Please write the listing below out again exactly, leaving every picture behind.

(Spatial data with pictures)
:::
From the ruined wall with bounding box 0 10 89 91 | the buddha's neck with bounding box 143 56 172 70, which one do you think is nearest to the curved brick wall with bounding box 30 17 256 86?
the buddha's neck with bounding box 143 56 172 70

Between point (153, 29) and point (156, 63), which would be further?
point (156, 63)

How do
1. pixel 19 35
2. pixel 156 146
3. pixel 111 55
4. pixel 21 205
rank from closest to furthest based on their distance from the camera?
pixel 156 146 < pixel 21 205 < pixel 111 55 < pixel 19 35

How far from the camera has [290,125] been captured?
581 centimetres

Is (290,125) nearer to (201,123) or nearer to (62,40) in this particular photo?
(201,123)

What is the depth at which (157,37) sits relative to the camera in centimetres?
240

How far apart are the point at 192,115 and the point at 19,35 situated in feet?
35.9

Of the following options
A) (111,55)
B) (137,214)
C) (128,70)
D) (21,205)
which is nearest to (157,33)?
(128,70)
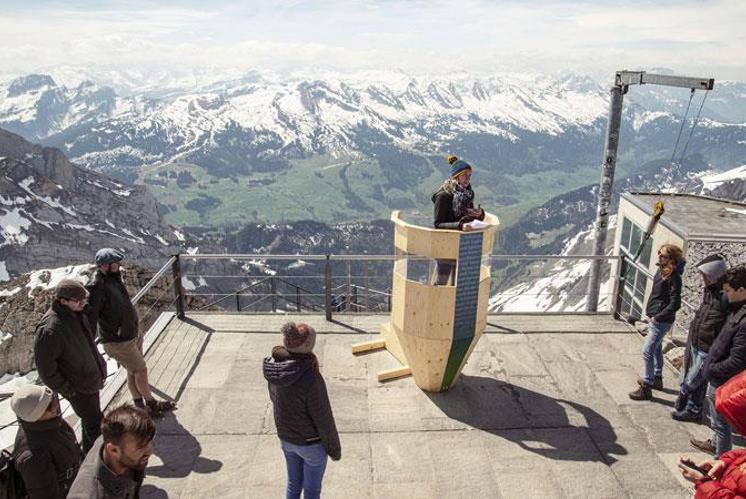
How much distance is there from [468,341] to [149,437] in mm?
5786

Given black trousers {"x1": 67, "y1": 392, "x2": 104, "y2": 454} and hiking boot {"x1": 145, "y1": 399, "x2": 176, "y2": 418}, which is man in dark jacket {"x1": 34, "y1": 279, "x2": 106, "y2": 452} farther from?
hiking boot {"x1": 145, "y1": 399, "x2": 176, "y2": 418}

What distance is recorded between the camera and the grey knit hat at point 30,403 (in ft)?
14.7

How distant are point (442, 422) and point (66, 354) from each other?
496 centimetres

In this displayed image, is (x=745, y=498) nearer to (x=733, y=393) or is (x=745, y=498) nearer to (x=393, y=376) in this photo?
(x=733, y=393)

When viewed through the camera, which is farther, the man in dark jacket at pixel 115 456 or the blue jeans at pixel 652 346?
the blue jeans at pixel 652 346

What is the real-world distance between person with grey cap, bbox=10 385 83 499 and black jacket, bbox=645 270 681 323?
25.6 feet

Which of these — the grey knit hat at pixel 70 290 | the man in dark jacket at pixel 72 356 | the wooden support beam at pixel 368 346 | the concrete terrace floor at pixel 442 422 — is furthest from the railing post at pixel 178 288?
the grey knit hat at pixel 70 290

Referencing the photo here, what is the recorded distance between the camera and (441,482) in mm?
7047

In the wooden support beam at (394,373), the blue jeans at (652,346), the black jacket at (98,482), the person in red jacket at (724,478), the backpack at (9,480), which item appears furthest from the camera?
the wooden support beam at (394,373)

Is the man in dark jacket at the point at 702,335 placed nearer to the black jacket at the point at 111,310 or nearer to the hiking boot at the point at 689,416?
the hiking boot at the point at 689,416

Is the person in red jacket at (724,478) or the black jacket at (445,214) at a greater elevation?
the black jacket at (445,214)

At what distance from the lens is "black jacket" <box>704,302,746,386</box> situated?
643cm

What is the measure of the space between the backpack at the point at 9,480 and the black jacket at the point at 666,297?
8.13 metres

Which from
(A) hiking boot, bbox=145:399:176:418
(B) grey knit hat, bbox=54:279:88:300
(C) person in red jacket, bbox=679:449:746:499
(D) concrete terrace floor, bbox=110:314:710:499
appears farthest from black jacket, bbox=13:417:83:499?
(C) person in red jacket, bbox=679:449:746:499
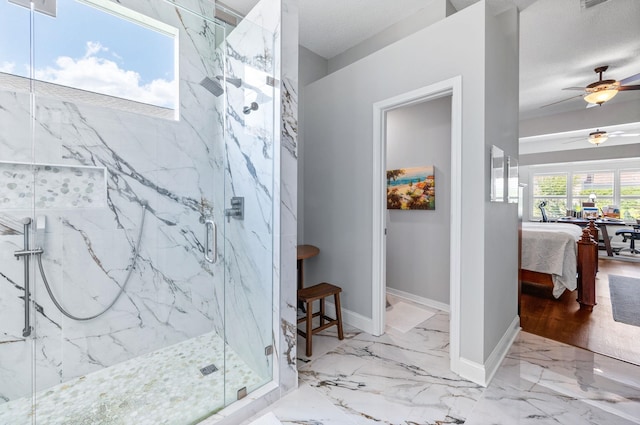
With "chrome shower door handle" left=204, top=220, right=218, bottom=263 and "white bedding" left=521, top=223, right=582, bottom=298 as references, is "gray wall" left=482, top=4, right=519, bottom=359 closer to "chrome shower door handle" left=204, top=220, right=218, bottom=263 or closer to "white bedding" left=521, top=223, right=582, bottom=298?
"white bedding" left=521, top=223, right=582, bottom=298

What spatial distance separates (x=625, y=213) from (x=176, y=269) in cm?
1004

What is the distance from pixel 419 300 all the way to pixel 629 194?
752cm

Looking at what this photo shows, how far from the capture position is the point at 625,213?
7.31 metres

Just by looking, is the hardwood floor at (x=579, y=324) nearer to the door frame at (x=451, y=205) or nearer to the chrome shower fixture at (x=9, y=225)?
the door frame at (x=451, y=205)

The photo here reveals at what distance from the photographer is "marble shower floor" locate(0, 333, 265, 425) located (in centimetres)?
162

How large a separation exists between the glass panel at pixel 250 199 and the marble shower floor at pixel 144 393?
0.26 ft

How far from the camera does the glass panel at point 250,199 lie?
190 centimetres

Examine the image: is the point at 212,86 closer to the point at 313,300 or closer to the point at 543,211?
the point at 313,300

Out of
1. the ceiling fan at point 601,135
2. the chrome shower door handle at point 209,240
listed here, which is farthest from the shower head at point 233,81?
the ceiling fan at point 601,135

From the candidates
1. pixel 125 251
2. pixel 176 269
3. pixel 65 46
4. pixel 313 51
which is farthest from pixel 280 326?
pixel 313 51

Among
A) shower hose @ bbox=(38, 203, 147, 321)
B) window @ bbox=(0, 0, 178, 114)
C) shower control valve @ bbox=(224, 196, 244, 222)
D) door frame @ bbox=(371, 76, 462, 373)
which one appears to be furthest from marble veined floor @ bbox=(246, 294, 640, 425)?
window @ bbox=(0, 0, 178, 114)

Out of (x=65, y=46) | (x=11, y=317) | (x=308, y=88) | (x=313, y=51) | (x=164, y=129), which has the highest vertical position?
(x=313, y=51)

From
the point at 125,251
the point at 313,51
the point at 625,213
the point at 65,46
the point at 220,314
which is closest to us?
the point at 65,46

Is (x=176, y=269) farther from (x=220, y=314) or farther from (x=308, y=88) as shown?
(x=308, y=88)
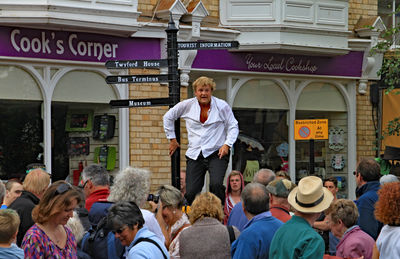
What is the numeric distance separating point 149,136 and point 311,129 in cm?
335

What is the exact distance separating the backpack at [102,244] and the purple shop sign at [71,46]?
304 inches

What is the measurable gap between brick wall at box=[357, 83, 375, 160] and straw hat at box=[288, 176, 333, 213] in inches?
508

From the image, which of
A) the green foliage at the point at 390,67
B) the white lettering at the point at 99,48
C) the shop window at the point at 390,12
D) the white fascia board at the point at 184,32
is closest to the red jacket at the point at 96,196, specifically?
the white lettering at the point at 99,48

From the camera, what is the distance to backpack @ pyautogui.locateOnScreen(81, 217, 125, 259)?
6637mm

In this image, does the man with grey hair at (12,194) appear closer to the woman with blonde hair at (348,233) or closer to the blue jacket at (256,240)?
the blue jacket at (256,240)

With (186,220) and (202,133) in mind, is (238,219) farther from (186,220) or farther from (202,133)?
(202,133)

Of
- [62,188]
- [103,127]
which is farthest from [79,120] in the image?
[62,188]

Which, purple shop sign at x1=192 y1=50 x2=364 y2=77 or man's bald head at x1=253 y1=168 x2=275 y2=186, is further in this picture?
purple shop sign at x1=192 y1=50 x2=364 y2=77

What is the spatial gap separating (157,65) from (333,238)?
3.35 m

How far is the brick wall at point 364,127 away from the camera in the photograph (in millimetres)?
18625

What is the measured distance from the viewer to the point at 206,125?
32.1ft

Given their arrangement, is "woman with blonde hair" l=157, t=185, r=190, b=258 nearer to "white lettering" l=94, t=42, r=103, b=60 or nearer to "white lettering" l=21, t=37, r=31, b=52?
"white lettering" l=21, t=37, r=31, b=52

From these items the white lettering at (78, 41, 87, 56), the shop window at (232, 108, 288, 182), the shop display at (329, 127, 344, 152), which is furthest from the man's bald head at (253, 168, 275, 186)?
the shop display at (329, 127, 344, 152)

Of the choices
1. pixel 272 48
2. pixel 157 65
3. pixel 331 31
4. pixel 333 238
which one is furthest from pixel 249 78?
pixel 333 238
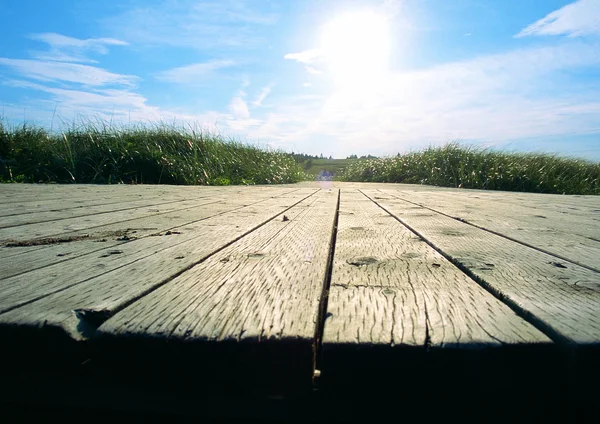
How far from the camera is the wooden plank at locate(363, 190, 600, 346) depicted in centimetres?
67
:::
Final result:
From the ruined wall with bounding box 0 10 89 91 | the buddha's neck with bounding box 143 56 172 70, which one do you think is nearest to the curved brick wall with bounding box 30 17 256 86?
the buddha's neck with bounding box 143 56 172 70

Between point (153, 29) and point (156, 63), which would be further?
point (156, 63)

How do
1. pixel 19 35
2. pixel 156 146
3. pixel 111 55
4. pixel 21 205
rank from closest to furthest based on their distance from the camera?
pixel 156 146 < pixel 21 205 < pixel 111 55 < pixel 19 35

How far from the camera has [290,125] been captured?
581 centimetres

Is (290,125) nearer to (201,123) or nearer to (62,40) in this particular photo?
(201,123)

What is the depth at which (157,37) sits relative to the camera in centimetres?
240

How far apart are the point at 192,115 and the point at 19,35 situated in feet?
35.9

Of the following options
A) (111,55)
B) (137,214)
C) (128,70)
D) (21,205)
which is nearest to (157,33)?
(128,70)
How much distance is there from [468,341] to [149,437] in mm?
5786

Given black trousers {"x1": 67, "y1": 392, "x2": 104, "y2": 454} and hiking boot {"x1": 145, "y1": 399, "x2": 176, "y2": 418}, which is man in dark jacket {"x1": 34, "y1": 279, "x2": 106, "y2": 452} farther from?
hiking boot {"x1": 145, "y1": 399, "x2": 176, "y2": 418}

What distance is recorded between the camera and the grey knit hat at point 30,403 (in ft)?
14.7

How distant are point (442, 422) and point (66, 354) from each other?
496 centimetres

In this displayed image, is (x=745, y=498) nearer to (x=733, y=393) or is (x=745, y=498) nearer to (x=393, y=376) in this photo?
(x=733, y=393)

When viewed through the camera, which is farther, the man in dark jacket at pixel 115 456 or the blue jeans at pixel 652 346?
the blue jeans at pixel 652 346

What is the real-world distance between person with grey cap, bbox=10 385 83 499 and black jacket, bbox=645 270 681 323?
25.6 feet

Which of these — the grey knit hat at pixel 70 290 | the man in dark jacket at pixel 72 356 | the wooden support beam at pixel 368 346 | the concrete terrace floor at pixel 442 422 — is furthest from the railing post at pixel 178 288?
the grey knit hat at pixel 70 290

Referencing the photo here, what is the recorded distance between the camera and (441,482) in mm?
7047

In the wooden support beam at (394,373), the blue jeans at (652,346), the black jacket at (98,482), the person in red jacket at (724,478), the backpack at (9,480), which item appears furthest from the camera?
the wooden support beam at (394,373)

Is the man in dark jacket at the point at 702,335 placed nearer to the black jacket at the point at 111,310 or nearer to the hiking boot at the point at 689,416?
the hiking boot at the point at 689,416

Is the person in red jacket at (724,478) or the black jacket at (445,214) at a greater elevation?
the black jacket at (445,214)

At what distance from the lens is "black jacket" <box>704,302,746,386</box> situated?
643cm

What is the measure of the space between the backpack at the point at 9,480 and the black jacket at the point at 666,297?
8.13 metres

Which from
(A) hiking boot, bbox=145:399:176:418
(B) grey knit hat, bbox=54:279:88:300
(C) person in red jacket, bbox=679:449:746:499
(D) concrete terrace floor, bbox=110:314:710:499
appears farthest from black jacket, bbox=13:417:83:499?
(C) person in red jacket, bbox=679:449:746:499
With "chrome shower door handle" left=204, top=220, right=218, bottom=263 and "white bedding" left=521, top=223, right=582, bottom=298 as references, is "gray wall" left=482, top=4, right=519, bottom=359 closer to "chrome shower door handle" left=204, top=220, right=218, bottom=263 or closer to "white bedding" left=521, top=223, right=582, bottom=298?
"white bedding" left=521, top=223, right=582, bottom=298

What spatial distance separates (x=625, y=213) from (x=176, y=269) in cm?
1004

What is the distance from pixel 419 300 all the way to pixel 629 194?
752cm

Looking at what this photo shows, how far from the capture position is the point at 625,213?
7.31 metres

Just by looking, is the hardwood floor at (x=579, y=324) nearer to the door frame at (x=451, y=205) or nearer to the chrome shower fixture at (x=9, y=225)?
the door frame at (x=451, y=205)

The photo here reveals at what distance from the photographer is "marble shower floor" locate(0, 333, 265, 425) located (in centimetres)?
162

How large a separation exists between the glass panel at pixel 250 199 and the marble shower floor at pixel 144 393?
0.26 ft

How far from the camera does the glass panel at point 250,199 lie?
190 centimetres

Examine the image: is the point at 212,86 closer to the point at 313,300 or closer to the point at 543,211?
the point at 313,300

Out of
1. the ceiling fan at point 601,135
2. the chrome shower door handle at point 209,240
listed here, which is farthest from the shower head at point 233,81?
the ceiling fan at point 601,135

From the candidates
1. pixel 125 251
2. pixel 176 269
3. pixel 65 46
4. pixel 313 51
which is farthest from pixel 280 326?
pixel 313 51

Among
A) shower hose @ bbox=(38, 203, 147, 321)
B) window @ bbox=(0, 0, 178, 114)
C) shower control valve @ bbox=(224, 196, 244, 222)
D) door frame @ bbox=(371, 76, 462, 373)
which one appears to be furthest from marble veined floor @ bbox=(246, 294, 640, 425)?
window @ bbox=(0, 0, 178, 114)

Out of (x=65, y=46) | (x=11, y=317) | (x=308, y=88) | (x=313, y=51) | (x=164, y=129), which has the highest vertical position?
(x=313, y=51)

From
the point at 125,251
the point at 313,51
the point at 625,213
the point at 65,46
the point at 220,314
which is closest to us?
the point at 65,46

Is (x=176, y=269) farther from (x=220, y=314) or farther from (x=308, y=88) as shown?
(x=308, y=88)
What is the numeric distance separating point 149,136 and point 311,129 in cm?
335

What is the exact distance separating the backpack at [102,244] and the purple shop sign at [71,46]?
304 inches

What is the measurable gap between brick wall at box=[357, 83, 375, 160] and straw hat at box=[288, 176, 333, 213] in inches?
508

From the image, which of
A) the green foliage at the point at 390,67
B) the white lettering at the point at 99,48
C) the shop window at the point at 390,12
D) the white fascia board at the point at 184,32
is closest to the red jacket at the point at 96,196, specifically?
the white lettering at the point at 99,48

From the camera, what is the distance to backpack @ pyautogui.locateOnScreen(81, 217, 125, 259)?
6637mm

In this image, does the man with grey hair at (12,194) appear closer to the woman with blonde hair at (348,233) or closer to the blue jacket at (256,240)?
the blue jacket at (256,240)

With (186,220) and (202,133) in mind, is (238,219) farther from (186,220) or farther from (202,133)?
(202,133)

Of
- [62,188]
- [103,127]
which is farthest from [79,120] in the image?
[62,188]

Which, purple shop sign at x1=192 y1=50 x2=364 y2=77 or man's bald head at x1=253 y1=168 x2=275 y2=186, is further in this picture?
purple shop sign at x1=192 y1=50 x2=364 y2=77

What is the spatial gap separating (157,65) from (333,238)?
3.35 m

How far is the brick wall at point 364,127 away from the camera in the photograph (in millimetres)?
18625

What is the measured distance from the viewer to the point at 206,125?
32.1ft

Given their arrangement, is "woman with blonde hair" l=157, t=185, r=190, b=258 nearer to "white lettering" l=94, t=42, r=103, b=60 or nearer to "white lettering" l=21, t=37, r=31, b=52?
"white lettering" l=21, t=37, r=31, b=52

From these items the white lettering at (78, 41, 87, 56), the shop window at (232, 108, 288, 182), the shop display at (329, 127, 344, 152), which is furthest from the man's bald head at (253, 168, 275, 186)?
the shop display at (329, 127, 344, 152)

Of the choices
1. pixel 272 48
2. pixel 157 65
3. pixel 331 31
4. pixel 333 238
which one is furthest from pixel 249 78?
pixel 333 238
How far from the camera is the wooden plank at locate(363, 190, 600, 346) depicted in centimetres?
67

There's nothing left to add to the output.